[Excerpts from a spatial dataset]
* * * * *

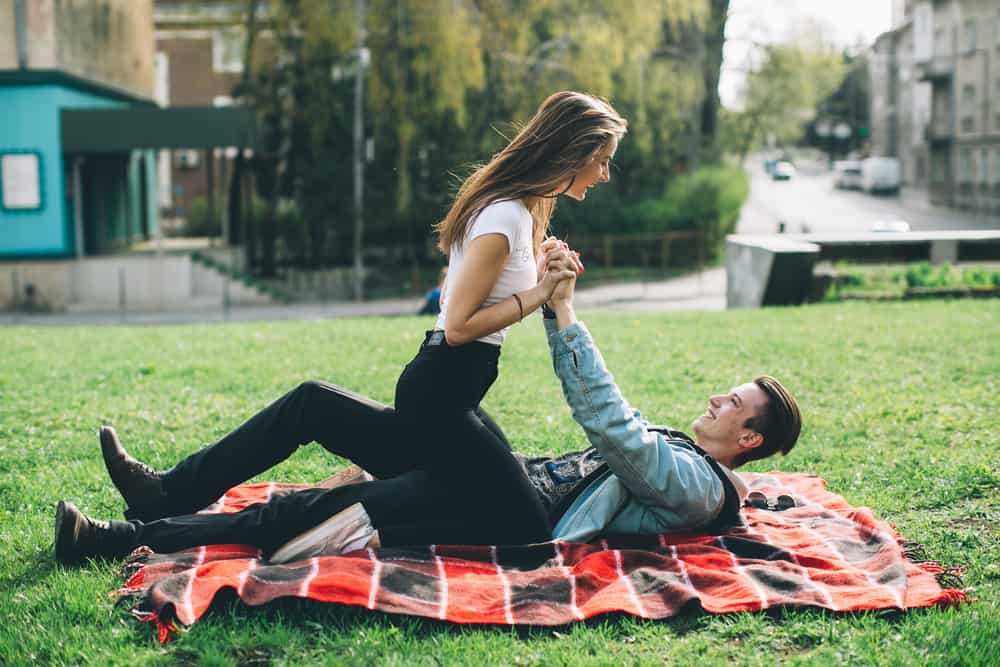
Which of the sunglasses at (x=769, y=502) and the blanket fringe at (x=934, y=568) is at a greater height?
the sunglasses at (x=769, y=502)

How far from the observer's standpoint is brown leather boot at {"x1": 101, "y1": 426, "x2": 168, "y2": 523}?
4629mm

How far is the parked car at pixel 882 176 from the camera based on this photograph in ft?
232

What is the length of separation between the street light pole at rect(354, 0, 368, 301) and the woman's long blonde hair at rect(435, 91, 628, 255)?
2925 centimetres

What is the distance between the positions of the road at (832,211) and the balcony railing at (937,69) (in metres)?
6.95

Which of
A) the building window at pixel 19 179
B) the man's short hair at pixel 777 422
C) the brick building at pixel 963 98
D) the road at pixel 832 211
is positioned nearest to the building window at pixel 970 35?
the brick building at pixel 963 98

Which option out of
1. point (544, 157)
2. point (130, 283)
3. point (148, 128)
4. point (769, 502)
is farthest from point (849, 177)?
point (544, 157)

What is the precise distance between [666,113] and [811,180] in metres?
50.8

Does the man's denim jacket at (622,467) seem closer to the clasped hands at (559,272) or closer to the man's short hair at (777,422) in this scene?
the clasped hands at (559,272)

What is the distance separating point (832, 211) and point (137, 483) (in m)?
57.2

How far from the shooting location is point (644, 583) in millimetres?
4301

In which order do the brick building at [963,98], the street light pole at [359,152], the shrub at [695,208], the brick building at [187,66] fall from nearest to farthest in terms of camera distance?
the street light pole at [359,152] → the shrub at [695,208] → the brick building at [187,66] → the brick building at [963,98]

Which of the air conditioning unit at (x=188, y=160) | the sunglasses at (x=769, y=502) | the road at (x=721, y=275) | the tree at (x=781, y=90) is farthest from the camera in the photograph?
the air conditioning unit at (x=188, y=160)

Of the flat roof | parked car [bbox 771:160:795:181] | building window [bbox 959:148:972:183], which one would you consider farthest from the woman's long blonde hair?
parked car [bbox 771:160:795:181]

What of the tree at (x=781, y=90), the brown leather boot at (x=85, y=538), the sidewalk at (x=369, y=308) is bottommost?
the sidewalk at (x=369, y=308)
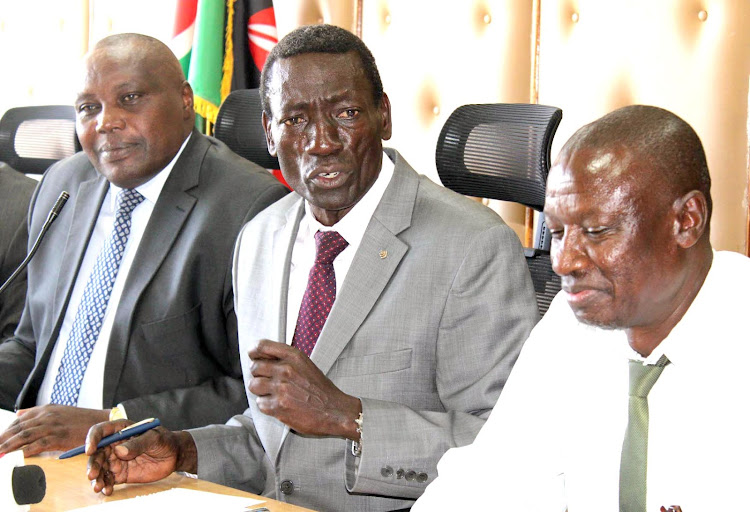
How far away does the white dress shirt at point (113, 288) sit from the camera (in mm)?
2330

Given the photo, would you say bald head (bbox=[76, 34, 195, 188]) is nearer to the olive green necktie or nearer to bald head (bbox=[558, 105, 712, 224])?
bald head (bbox=[558, 105, 712, 224])

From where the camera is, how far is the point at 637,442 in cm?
131

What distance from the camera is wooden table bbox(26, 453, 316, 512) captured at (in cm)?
146

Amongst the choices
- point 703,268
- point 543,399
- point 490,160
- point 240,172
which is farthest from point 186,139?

* * * * *

GIVEN PROBLEM » Transcribe every line above word for word, leaving the pictures out.

THE RESULT »
Which of the sunglasses at (x=769, y=502) and the blanket fringe at (x=934, y=568) is at a greater height?
the sunglasses at (x=769, y=502)

How far from the observer's standpoint is brown leather boot at {"x1": 101, "y1": 426, "x2": 168, "y2": 523}?
4629mm

How far is the parked car at pixel 882 176 from the camera based on this photograph in ft?
232

What is the length of separation between the street light pole at rect(354, 0, 368, 301) and the woman's long blonde hair at rect(435, 91, 628, 255)?
2925 centimetres

What is the distance between the positions of the road at (832,211) and the balcony railing at (937,69) (in metres)?
6.95

Which of
A) the building window at pixel 19 179
B) the man's short hair at pixel 777 422
C) the brick building at pixel 963 98
D) the road at pixel 832 211
is positioned nearest to the building window at pixel 970 35?
the brick building at pixel 963 98

Which option out of
1. point (544, 157)
2. point (130, 283)
3. point (148, 128)
4. point (769, 502)
is farthest from point (849, 177)?
point (544, 157)

What is the precise distance between [666,113] and [811,180] in metres?
50.8

Does the man's denim jacket at (622,467) seem closer to the clasped hands at (559,272) or closer to the man's short hair at (777,422) in this scene?
the clasped hands at (559,272)

What is the distance separating point (832, 211) and point (137, 483) (in m)?
57.2

How far from the shooting location is point (644, 583) in millimetres?
4301

In which order do the brick building at [963,98], the street light pole at [359,152], the shrub at [695,208], the brick building at [187,66] fall from nearest to farthest in terms of camera distance?
the street light pole at [359,152] → the shrub at [695,208] → the brick building at [187,66] → the brick building at [963,98]

Which of the air conditioning unit at (x=188, y=160) | the sunglasses at (x=769, y=502) | the road at (x=721, y=275) | the tree at (x=781, y=90) is farthest from the camera in the photograph?
the air conditioning unit at (x=188, y=160)

Of the flat roof | parked car [bbox 771:160:795:181] | building window [bbox 959:148:972:183], which one would you consider farthest from the woman's long blonde hair?
parked car [bbox 771:160:795:181]

What of the tree at (x=781, y=90), the brown leather boot at (x=85, y=538), the sidewalk at (x=369, y=308) is bottommost?
the sidewalk at (x=369, y=308)
How far away does the white dress shirt at point (113, 288) sit from the camera (in mm)?
2330

Given the photo, would you say bald head (bbox=[76, 34, 195, 188]) is nearer to the olive green necktie or nearer to bald head (bbox=[558, 105, 712, 224])?
bald head (bbox=[558, 105, 712, 224])

From where the camera is, how far is the point at 637,442 in cm?
131

What distance from the camera is wooden table bbox(26, 453, 316, 512) captured at (in cm)?
146

Amongst the choices
- point 703,268
- point 543,399
- point 490,160
- point 240,172
which is farthest from point 186,139?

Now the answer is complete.